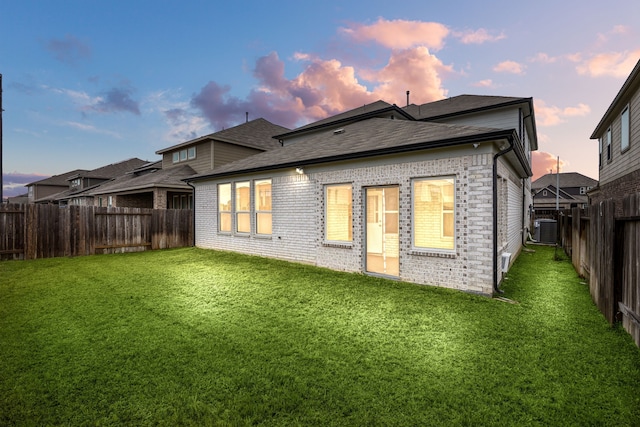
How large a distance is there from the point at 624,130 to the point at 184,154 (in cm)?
2426

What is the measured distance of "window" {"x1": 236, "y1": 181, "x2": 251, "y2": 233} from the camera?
11.1m

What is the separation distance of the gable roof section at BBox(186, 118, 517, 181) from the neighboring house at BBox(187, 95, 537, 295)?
0.10ft

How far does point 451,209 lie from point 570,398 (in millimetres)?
4401

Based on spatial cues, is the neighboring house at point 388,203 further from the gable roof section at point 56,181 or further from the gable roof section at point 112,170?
the gable roof section at point 56,181

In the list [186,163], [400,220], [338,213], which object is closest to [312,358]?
[400,220]

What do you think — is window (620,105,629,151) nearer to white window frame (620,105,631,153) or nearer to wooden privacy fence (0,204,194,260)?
white window frame (620,105,631,153)

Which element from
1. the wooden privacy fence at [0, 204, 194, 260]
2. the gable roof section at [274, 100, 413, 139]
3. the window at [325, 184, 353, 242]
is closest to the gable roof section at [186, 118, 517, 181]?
the window at [325, 184, 353, 242]

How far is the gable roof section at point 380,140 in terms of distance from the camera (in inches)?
238

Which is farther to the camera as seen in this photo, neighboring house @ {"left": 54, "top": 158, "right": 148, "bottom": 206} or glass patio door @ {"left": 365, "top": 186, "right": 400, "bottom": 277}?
neighboring house @ {"left": 54, "top": 158, "right": 148, "bottom": 206}

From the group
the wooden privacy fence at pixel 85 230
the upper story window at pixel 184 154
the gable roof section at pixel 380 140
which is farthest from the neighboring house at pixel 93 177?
the gable roof section at pixel 380 140

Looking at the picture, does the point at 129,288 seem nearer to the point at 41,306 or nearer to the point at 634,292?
the point at 41,306

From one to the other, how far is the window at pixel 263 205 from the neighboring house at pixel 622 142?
11732mm

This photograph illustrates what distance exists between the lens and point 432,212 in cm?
682

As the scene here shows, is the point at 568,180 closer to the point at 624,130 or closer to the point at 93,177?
the point at 624,130
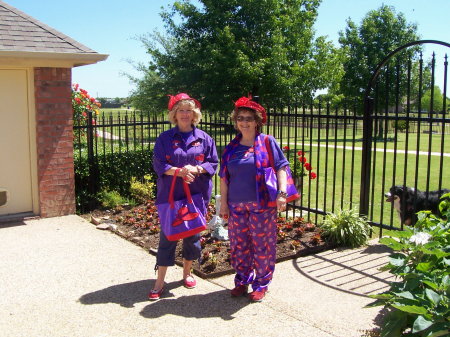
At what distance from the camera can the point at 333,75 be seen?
22.2 meters

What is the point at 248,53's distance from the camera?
70.2 ft

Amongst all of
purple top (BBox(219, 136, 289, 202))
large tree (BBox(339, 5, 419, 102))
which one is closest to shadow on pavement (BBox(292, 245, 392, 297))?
purple top (BBox(219, 136, 289, 202))

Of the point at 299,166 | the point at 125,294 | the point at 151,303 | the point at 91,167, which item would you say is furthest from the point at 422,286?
the point at 299,166

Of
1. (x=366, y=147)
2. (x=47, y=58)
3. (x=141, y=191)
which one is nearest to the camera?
(x=366, y=147)

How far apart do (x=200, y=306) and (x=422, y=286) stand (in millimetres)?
2150

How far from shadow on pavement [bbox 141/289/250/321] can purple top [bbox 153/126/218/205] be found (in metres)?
────────────────────
■ Requirements
Rewrite the material above with every "privacy fence" changed to "picket fence" and nothing else altered. Leave the pictures out of your answer.

■ Response
How large a distance is there from the point at 624,130 to the point at 184,154 (in cm)?
2426

What is the measured distance of "window" {"x1": 236, "y1": 181, "x2": 251, "y2": 233} from the camera?
11.1m

What is the separation distance of the gable roof section at BBox(186, 118, 517, 181) from the neighboring house at BBox(187, 95, 537, 295)?
0.10ft

How far does point 451,209 lie from point 570,398 (in millimetres)?
4401

Based on spatial cues, is the neighboring house at point 388,203 further from the gable roof section at point 56,181 or further from the gable roof section at point 112,170?
the gable roof section at point 56,181

In the list [186,163], [400,220], [338,213], which object is closest to [312,358]?
[400,220]

What do you think — is window (620,105,629,151) nearer to white window frame (620,105,631,153) or nearer to wooden picket fence (0,204,194,260)?
white window frame (620,105,631,153)

Which element from
1. the wooden picket fence at [0, 204, 194, 260]
2. the gable roof section at [274, 100, 413, 139]
3. the window at [325, 184, 353, 242]
is closest to the gable roof section at [186, 118, 517, 181]?
the window at [325, 184, 353, 242]

How far is the gable roof section at point 380,140 in terms of distance from the camera (in inches)?
238

Which is farther to the camera as seen in this photo, neighboring house @ {"left": 54, "top": 158, "right": 148, "bottom": 206} or glass patio door @ {"left": 365, "top": 186, "right": 400, "bottom": 277}?
neighboring house @ {"left": 54, "top": 158, "right": 148, "bottom": 206}

From the group
the wooden picket fence at pixel 85 230
the upper story window at pixel 184 154
the gable roof section at pixel 380 140
which is farthest from the neighboring house at pixel 93 177?
the gable roof section at pixel 380 140

Looking at the picture, does the point at 129,288 seem nearer to the point at 41,306 or nearer to the point at 634,292?
the point at 41,306

From one to the other, how far is the window at pixel 263 205 from the neighboring house at pixel 622 142?
11732mm

This photograph illustrates what distance exists between the lens and point 432,212 in cm?
682

As the scene here shows, is the point at 568,180 closer to the point at 624,130 or closer to the point at 93,177?
the point at 624,130
At what distance from the camera can the point at 333,75 be seen?
22.2 meters

What is the point at 248,53's distance from the camera?
70.2 ft

Amongst all of
purple top (BBox(219, 136, 289, 202))
large tree (BBox(339, 5, 419, 102))
which one is closest to shadow on pavement (BBox(292, 245, 392, 297))?
purple top (BBox(219, 136, 289, 202))

Of the point at 299,166 | the point at 125,294 | the point at 151,303 | the point at 91,167, which item would you say is furthest from the point at 422,286?
the point at 299,166

Of
1. (x=366, y=147)
2. (x=47, y=58)
3. (x=141, y=191)
which one is nearest to the camera?
(x=366, y=147)

How far apart do (x=200, y=306) and (x=422, y=286) stand (in millimetres)?
2150

How far from shadow on pavement [bbox 141/289/250/321] can purple top [bbox 153/126/218/205] be found (in metres)?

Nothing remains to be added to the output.